È possibile stare nel mezzo tra queste due posizioni? Senza negare la forza dell’arte di Vasconcelos, molto impegnata in maniera intelligente sui temi di genere, e con opere di indubbio impatto visivo, ci si può interrogare sull’usura cui è sottoposto il termine «dialogo», che da anni pervade la museografia internazionale, applicando troppo spesso impropriamente un principio di «pathosformel» di warburghiana memoria che abbraccia e santifica qualsiasi accostamento; e saremmo in tema visto che ora agli Uffizi c’è la mostra dedicata a Warburg («Camere con vista»), se non fosse che il grande iconologo poneva fotografie in dialogo, non oggetti. Non si vuole certo qui condannare il dialogo in sé, assai fecondo di riflessioni e ben proponibile nell’ambito di certi progetti espositivi in spazi storici destinati fin dal ’900 a quella funzione, come Forte Belvedere e Palazzo Strozzi, sedi di importanti esposizioni di artisti contemporanei, oppure nel territorio (penso per la Toscana alle iniziative di «Arte all’arte», promosse dall’Associazione Arte Continua, che hanno lasciato opere stabili, fin dall’inizio degli anni Novanta, ma non solo).
Tuttavia, agli Uffizi, nella Tribuna, era veramente indispensabile un intervento così monumentale? Mettendo da parte le questioni di sicurezza che affliggono i detrattori (Eike Schmidt ci ha assicurato che studi ingegneristici hanno previsto qualsiasi rischio perfino in caso di sisma), resta da ragionare sul significato oggi di simili operazioni in musei importanti e sovraffollati, sul senso della spettacolarizzazione che svuota, peraltro, il significato politico delle opere e le assorbe nella categoria dell’intrattenimento. Ciò avviene in un’istituzione che non ha certo bisogno di essere spettacolarizzata, essendo, fin dall’architettura, un’opera d’arte concepita da Giorgio Vasari e che invece, nella logica attuale promossa da Franceschini e ora accolta da Sangiuliano, deve attirare sempre più visitatori, richiamati con TikTok e con altre forme di comunicazione, attività in cui gli Uffizi eccellono.

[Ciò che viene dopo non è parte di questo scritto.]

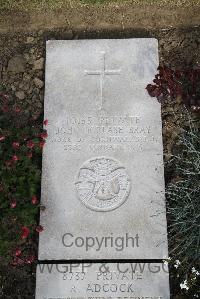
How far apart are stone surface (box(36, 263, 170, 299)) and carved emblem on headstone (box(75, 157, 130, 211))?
0.53 metres

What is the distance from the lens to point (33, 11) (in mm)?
5199

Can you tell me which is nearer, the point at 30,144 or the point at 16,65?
the point at 30,144

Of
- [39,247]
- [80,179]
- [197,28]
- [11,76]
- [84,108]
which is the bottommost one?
[39,247]

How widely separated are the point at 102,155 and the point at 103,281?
1108 millimetres

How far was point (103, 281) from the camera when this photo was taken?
4094 mm

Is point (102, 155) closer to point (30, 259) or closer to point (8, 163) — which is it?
point (8, 163)

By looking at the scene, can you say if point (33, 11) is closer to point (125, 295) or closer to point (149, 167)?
point (149, 167)

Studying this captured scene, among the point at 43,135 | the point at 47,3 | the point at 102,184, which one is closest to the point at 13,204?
the point at 43,135

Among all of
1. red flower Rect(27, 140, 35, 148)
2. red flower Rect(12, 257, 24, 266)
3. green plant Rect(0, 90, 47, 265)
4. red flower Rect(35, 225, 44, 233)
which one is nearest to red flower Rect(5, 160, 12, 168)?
green plant Rect(0, 90, 47, 265)

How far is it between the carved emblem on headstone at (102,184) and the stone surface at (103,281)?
0.53 meters

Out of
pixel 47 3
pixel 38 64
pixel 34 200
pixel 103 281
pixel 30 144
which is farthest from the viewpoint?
pixel 47 3

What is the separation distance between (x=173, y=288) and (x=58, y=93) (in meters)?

Esprimere questo dubbio rende però subito polverosissimi e/o elitari, perché sono proprio simili iniziative a entusiasmare una certa fascia di pubblico e a far sentire più «smart» chi teme di essere considerato ormai «vieux jeu» e si affanna nei salotti a esprimere ammirazione per la trasgressione che fa il suo ingresso nella tradizione. Ma si tratta davvero di trasgressione appendere, nella Tribuna, il complesso patchwork multicolore per restituire femminilità e sensualità alla mitica guerriera, le scarpe gigantesche coi tacchi composte di pentole («Marilyn») nella sala Bianca o la «Happy Family», una sacra famiglia pagana in cemento e maglia a ricamo, in quella di Bona? O sono appunto progetti espositivi concepiti per «épater les bourgeois» senza che nulla di contemporaneo sia pensato come opera duratura, capace di dare significato a un luogo di una città nella quale restano sempre parlanti le opere realizzate cinquecento anni fa? È il grave problema dell’uso effimero e social dell’arte contemporanea, a Firenze ma non solo.